Kamis, 16 Juni 2016

Kenduri dan Pertanyaan Kyai

Sore ini saya baca sebuah artikel tentang hal yang sempat heboh di social media. Saya suka artikelnya, bila Anda tertarik bisa dibaca disini.

Sudut pandang artikel tersebut menarik menurut saya. Seperti biasa saya lalu jadi baper, kotak ingatan masa lalu tumpah ruah.

Kenduri (atau saya sering nyebutnya slametan) adalah hal yang sering keluarga saya lakukan, apalagi orang tua saya masih memegang adat Jawa.

Siklus hidup manusia jawa tidak bisa lepas dari yang namanya slametan.

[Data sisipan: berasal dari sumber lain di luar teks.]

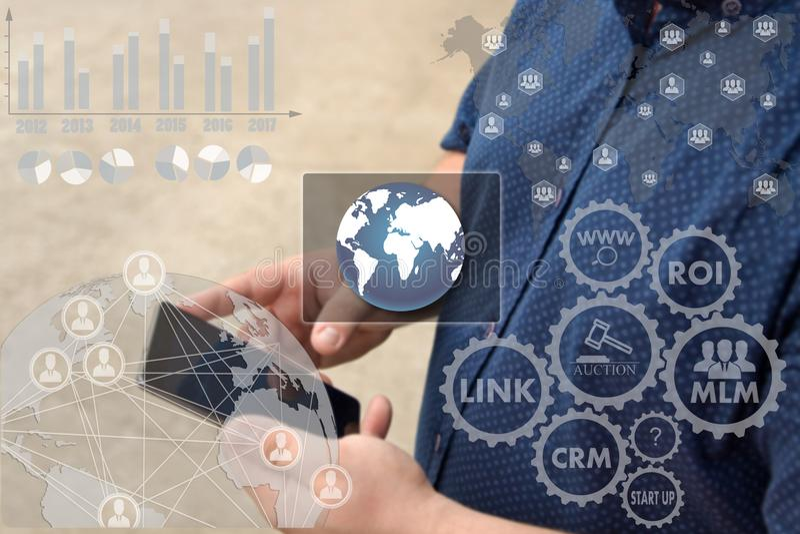 Κουμπί της σύνδεσης παγκόσμιων σε απευθείας σύνδεση δικτύων στους βράχους σε λόφο αφής στοκ εικόνες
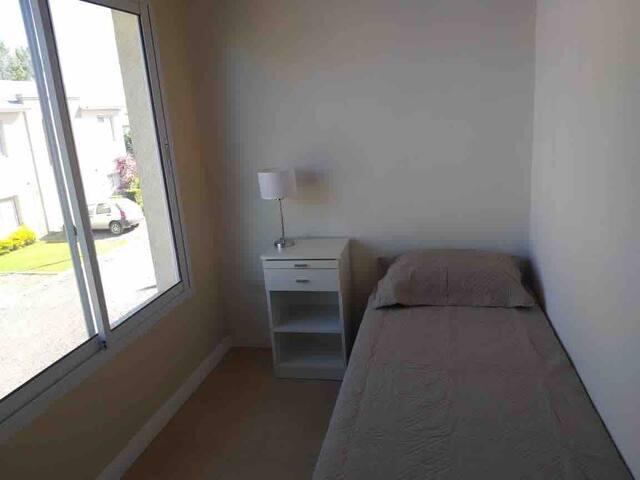 Segunda habitación con una cama individual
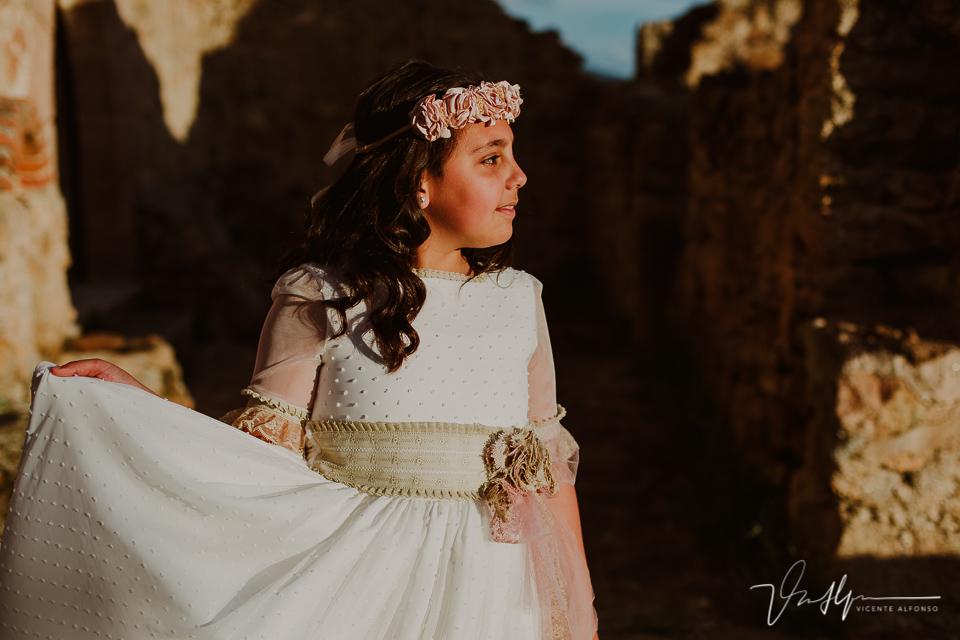 Fotografía niña comunión junto a puerta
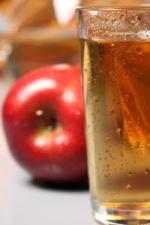 Sapevi che l'aceto di mele biologico è alcalinizzante, antiossidante, fa bene ai capelli e al viso,... Scopri qui una ricetta per utilizzarlo al meglio!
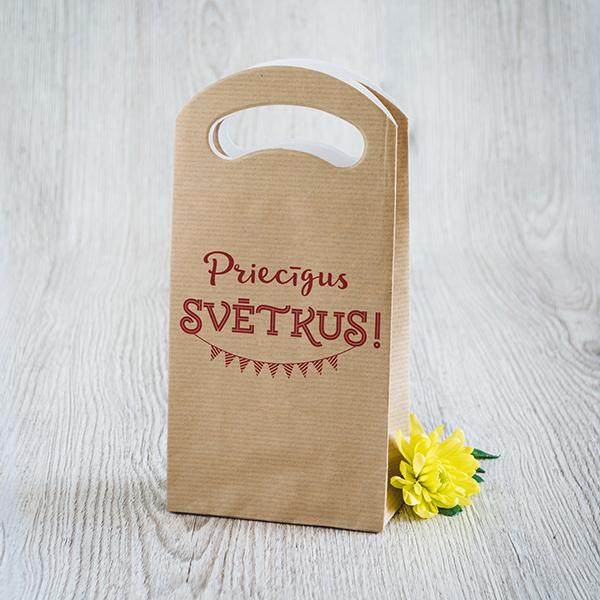 Gaišs dāvanu maisiņš ar sarkanu apdruku ar tekstu Priecīgus svētkus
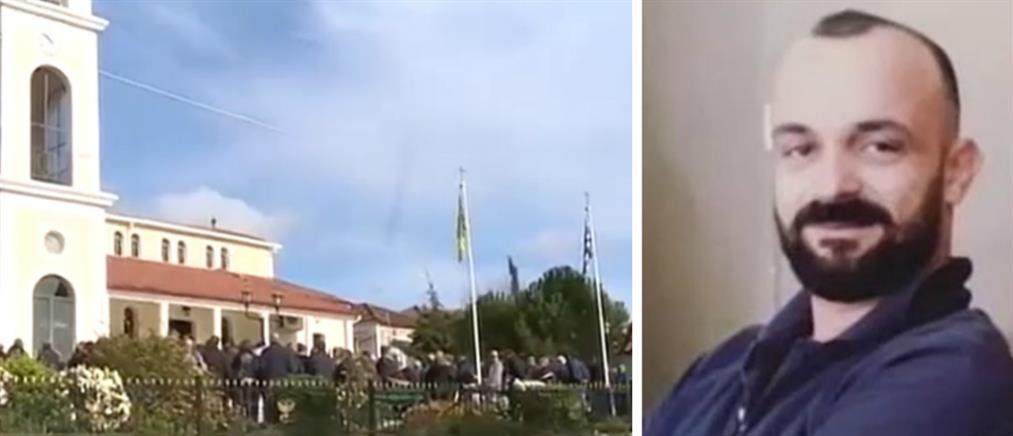 """Φθιώτιδα: """"Ράγισαν καρδιές"""" στην κηδεία του 37χρονου που σκοτώθηκε σε τροχαίο (βίντεο)"""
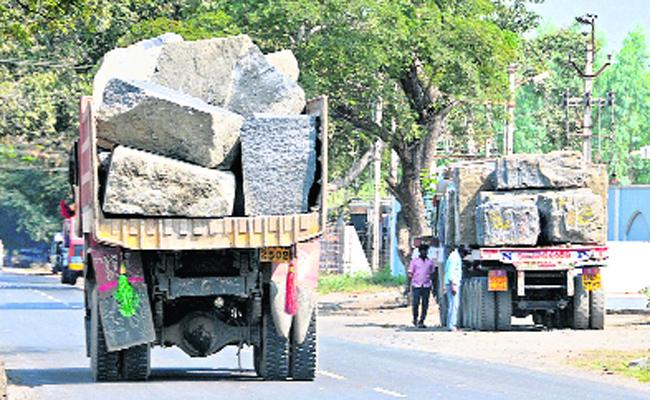 Political Leaders Involved In Granite Smuggling In Prakasam - Sakshi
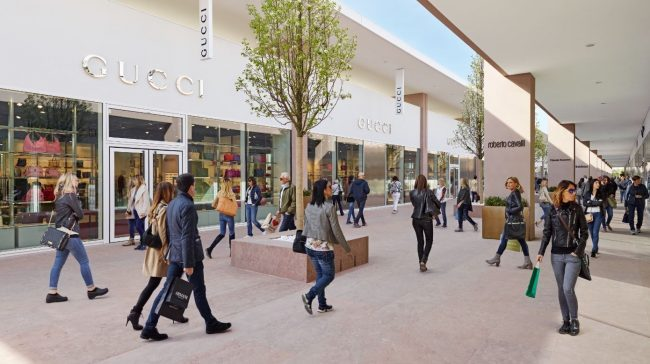 Outlet Village Torino sconti dal 30 al 50% sui prezzi outlet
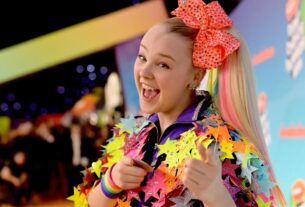 jojo-siwa-says-her-'perfect'-girlfriend-encouraged-her-to-come-out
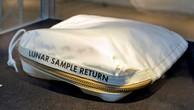 Túi bụi mặt trăng được đấu giá lên tới 4 triệu USD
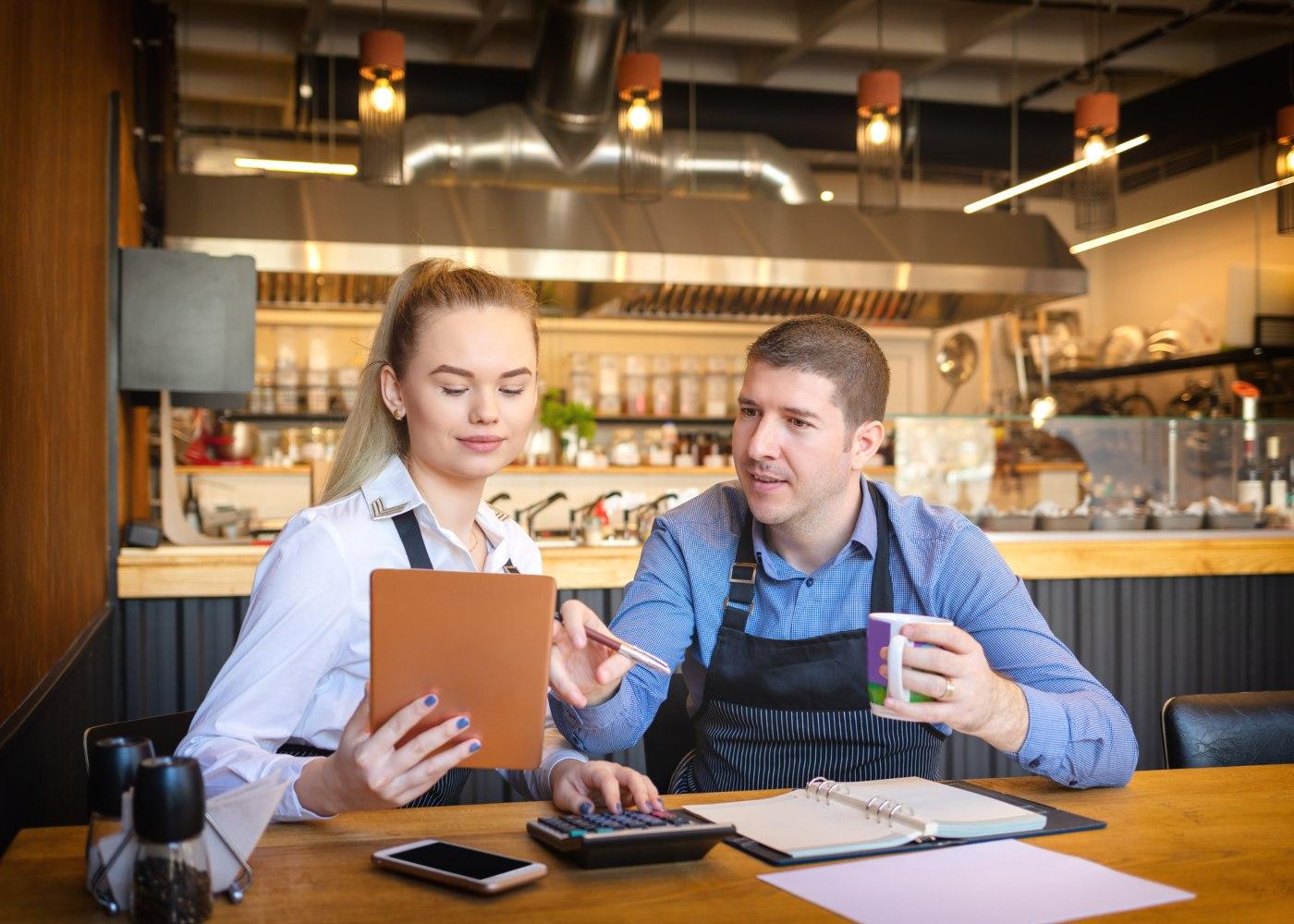 jovem com idade mínima pata trabalhar empregada num café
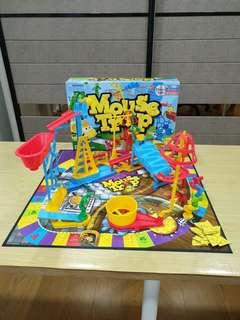 Like new in between x mensa mouse trap board game for kids children hashbro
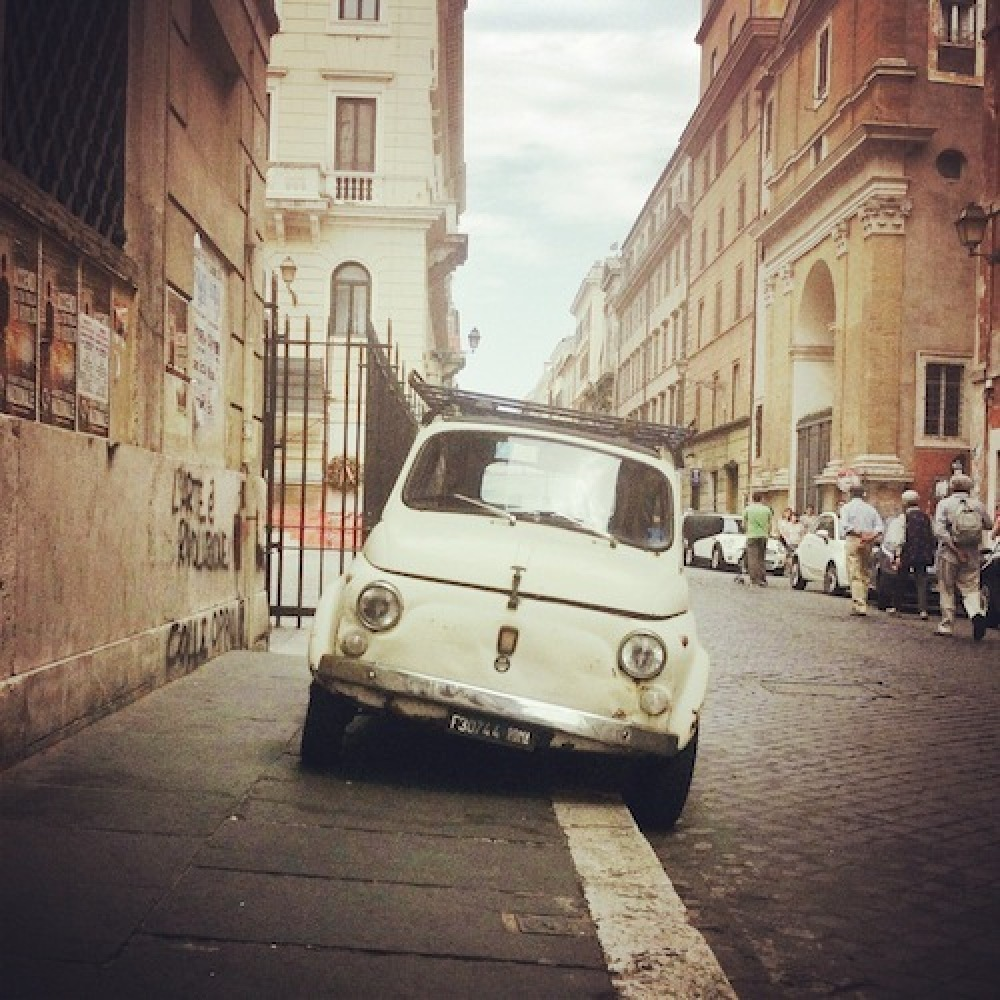 I started to notice that @CucinaDigitale's Fiat 500 photos were great gauges for my moods. Even though she's chosen her own s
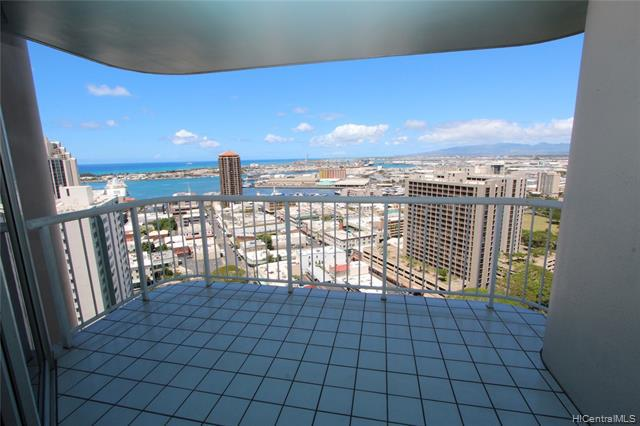Photo of home for sale at 1212 Nuuanu Avenue, Honolulu HI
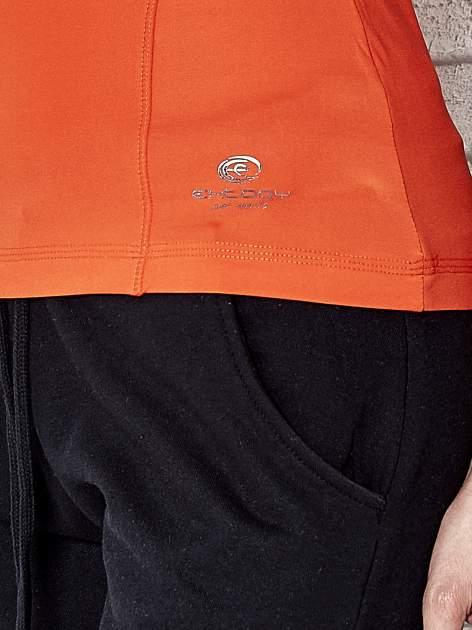 Pomarańczowy t-shirt sportowy termoaktywny z dekoltem V                                  zdj.                                  5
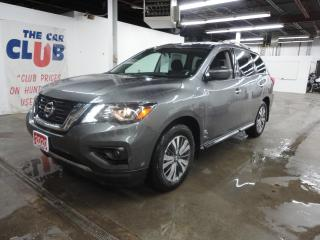 Used 2020 Nissan Pathfinder 4x4 SV Tech 7 Passenger for sale in Carp, ON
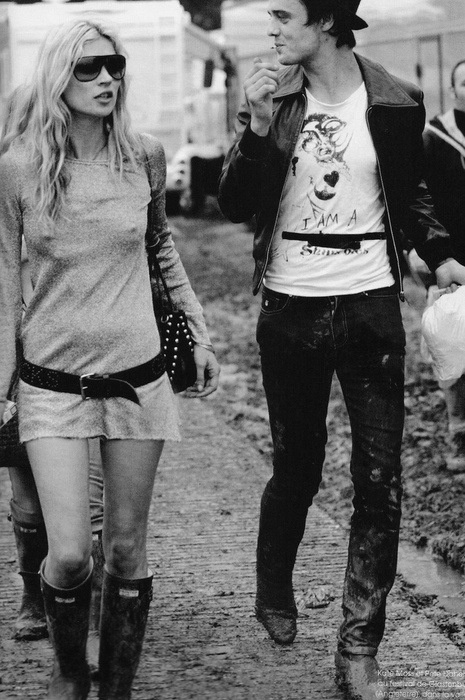 Kate and Pete. The guy's a garbage can, but he dresses like the nazz.....!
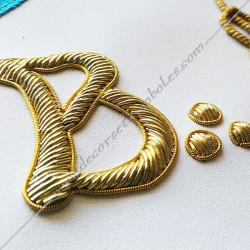 symboles, signes maçonniques de Memphis Misraim, rite de Venise, décors de franc maçonnerie, bijoux or, dorés.
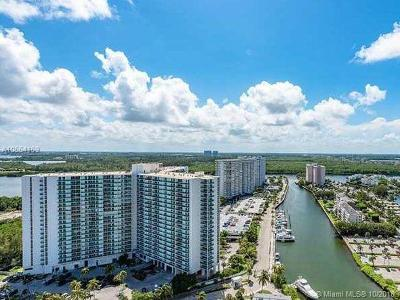 Sunny Isles Beach Condo For Sale: 100 Bayview Dr #405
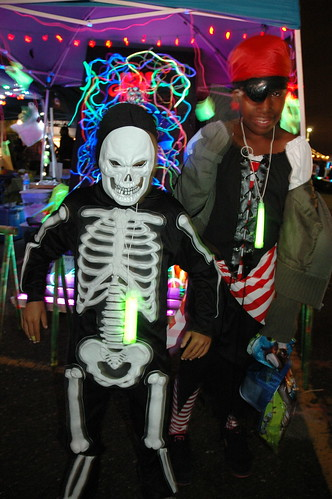 Skeleton and Pirate, brother and sister team, Halloween costumes, San Francisco, California, USA by Wonderlane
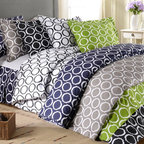 None - Scroll Park 600 Thread Count 3-piece Duvet Cover Set - Add a pop of color to any contemporary bedroom with this 600 thread count cotton duvet cover and shams. Featuring a beautiful scroll design,this set is available in a wide array of colors schemes. Machine washable for easy care and repeated use.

Dimulai sejak dalam kandungan hingga meninggal, beragam acara slametan diadakan.

Intinya cuma satu memohon agar selalu selamat dan bersyukur atas karunia Tuhan.

Suatu saat kala saya main ke rumah kyai saya, beliau sempat membahas slametan ini. Bukan tentang uba-rampe-nya (hal-hal yang harus ada dalam sebuah kenduri, dalam adat jawa saat kenduri kadang berbeda-beda makanan yang harus ada tergantung peruntukan kenduri) namun lebih pada pembagian berkat (makanan yang dibagikan saat kenduri).

Saat itu beliau bertanya pada saya, siapa yang seharusnya pertama kali (prioritas utama) mendapatkan berkat tersebut. Bila sudah begini, saya biasanya super hati-hati menjawab.

Seringnya saya malah diam sambil senyum tolol ... he3x.

Saya menjawab kebiasaan di keluarga kami saat kenduri, yang didahulukan adalah bagian dapur. Kami sering kali meminta bantuan tetangga (yang menyediakan jasa/tenaga untuk memasak) kadang dua sampai tiga orang selama tiga hari dan masih dibantu saudara sepupu atau saudara bapak saya.

Tentu mereka ini tidak sempat memasak untuk di rumah sendiri. Untuk saudara pasti ada hantaran makanan selain diundang kenduri.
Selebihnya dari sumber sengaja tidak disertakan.